Don’t call people names. It’s not nice…unless they share your heritage and experience. Unless they are in on the joke: the joke of taking something derogatory and evil and transmuting it into a shared experience, thereby rendering it harmless.

There is no way “Karen” can be rendered harmless. It is a vile and bitter taunt; a sneering, intentionally derisive gibe. It is a label—a label that “others”—dehumanizes–human beings, who (despite possibly having and sharing characteristics, some of them disagreeable) are, in fact, human beings. People. Women. Individuals.

Not a group. Not all the same.

It’s long past time that we all, every last one of us, stop applying these offensive sticky notes to the members of our human family.

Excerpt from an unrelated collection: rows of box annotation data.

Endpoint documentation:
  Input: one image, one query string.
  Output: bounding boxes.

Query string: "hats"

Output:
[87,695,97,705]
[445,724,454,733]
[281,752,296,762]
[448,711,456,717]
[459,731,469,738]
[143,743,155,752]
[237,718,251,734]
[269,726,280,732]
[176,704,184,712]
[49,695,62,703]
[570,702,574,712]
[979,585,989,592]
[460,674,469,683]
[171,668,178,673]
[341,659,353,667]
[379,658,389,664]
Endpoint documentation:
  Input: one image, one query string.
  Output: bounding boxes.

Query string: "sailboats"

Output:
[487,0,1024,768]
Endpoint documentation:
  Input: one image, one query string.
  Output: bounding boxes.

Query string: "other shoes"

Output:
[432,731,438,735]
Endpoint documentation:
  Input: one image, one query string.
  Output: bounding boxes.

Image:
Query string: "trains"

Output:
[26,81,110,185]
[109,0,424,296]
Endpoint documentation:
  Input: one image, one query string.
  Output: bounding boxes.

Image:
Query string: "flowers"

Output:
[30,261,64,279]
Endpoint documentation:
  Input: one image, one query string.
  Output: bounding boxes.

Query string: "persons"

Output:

There are, sad to say, many people who walk this sad world wearing a patina of entitlement. And those people come in every color of the human rainbow. They are male, female, and every finally-recognized gender in between. They come in all ages, all sizes, and are drawn from all walks of life.

There are, in fact, no Karens. There are only self-satisfied hypocrites who find security in labeling others in order to assure themselves of their own righteousness.

*The reference to the ” ‘Pale Island’ of my childhood” can be found in the blog post Juneteenth from June 16, 2021.